Sabina asked her friend if she could borrow her bike to get home. Rodriguez said yes and that was the last time she saw her friend alive.
The trial of Donte Johnson, the man accused of raping and murdering Sabina Rose O’Donnell in 2010 concluded this week with the defendant being found guilty by a jury of his peers.
Johnson, 20, was found guilty of first degree murder, rape and related charges and immediately sentenced to life in prison without the possibility of parole plus another 40 to 80 years by Judge Glenn Bronson.
Prosecutors successfully argued that Johnson brutally raped and murdered O’Donnell on June 2, 2010. Her body was found in a vacant lot behind her Northern Liberties apartment. Johnson told police that he had followed her with the original intention of stealing her bike. According to Johnson “things got out of hand” and ultimately the attempted robbery ended with O’Donnell’s rape and murder.

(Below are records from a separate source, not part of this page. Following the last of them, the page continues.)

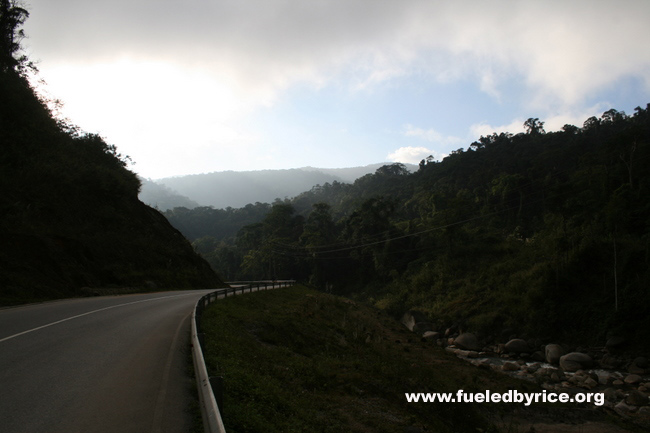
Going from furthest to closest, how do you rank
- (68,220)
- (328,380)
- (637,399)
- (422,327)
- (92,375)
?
(422,327)
(68,220)
(637,399)
(328,380)
(92,375)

“My heart continues to go out to Sabina’s family and friends,” said District Attorney Seth Williams following the guilty verdict. “I hope this verdict will give them some sense of justice. Sabina’s brutal and senseless death was felt not only by her adoring family and friends, but also by the Northern Liberties community that she lived in. I am extremely proud of ADA’s Richard Sax and Gwenn Cujdik, both of whom did an extraordinary job of prosecuting this case. I also want to commend the Philadelphia Police Department for their quick and excellent work in arresting Donte Johnson. At only 20 years old Donte Johnson will now have to spend the rest of his life behind bars dealing with the consequences of his terrible actions.”
In an unrelated criminal investigation police have arrested a West Philadelphia man suspected of having committed several robberies at local restaurants.

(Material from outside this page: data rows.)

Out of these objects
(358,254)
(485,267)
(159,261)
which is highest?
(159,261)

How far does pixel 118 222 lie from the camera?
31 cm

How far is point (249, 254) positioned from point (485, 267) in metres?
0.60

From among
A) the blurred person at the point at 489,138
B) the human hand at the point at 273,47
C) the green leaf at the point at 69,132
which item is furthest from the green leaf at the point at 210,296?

On May 8, 2012, Torin Myer was arrested for multiple robberies. On April 26, 2012, at 9:35 p.m. the suspect entered the Green Line Cafe, located at 4426 Locust Street and allegedly demanded money from the employees. On April 30, 2012, at 4:29 p.m. and again on May 4, 2012, at 5:30 p.m. the suspect allegedly demanded money from an employee at the Green Line Cafe located at 3649 Lancaster Avenue. On May 6, 2012, at 10:15 p.m. the suspect allegedly robbed the Chipotle restaurant located at 3925 Walnut Street. The suspect was armed with a handgun during all four incidents.
On May 7, 2012, members of the Southwest Detective Division met with the Drexel University Police Department and distributed surveillance stills. On May 8, 2012, a Drexel Police captain was on patrol when he observed a male fitting the description of the offender in the surveillance stills. After an investigation, the male was identified as the suspect responsible for these robberies.
Myer, 23, is from the 3900 block of Baring Street. He is charged with robbery and related offenses.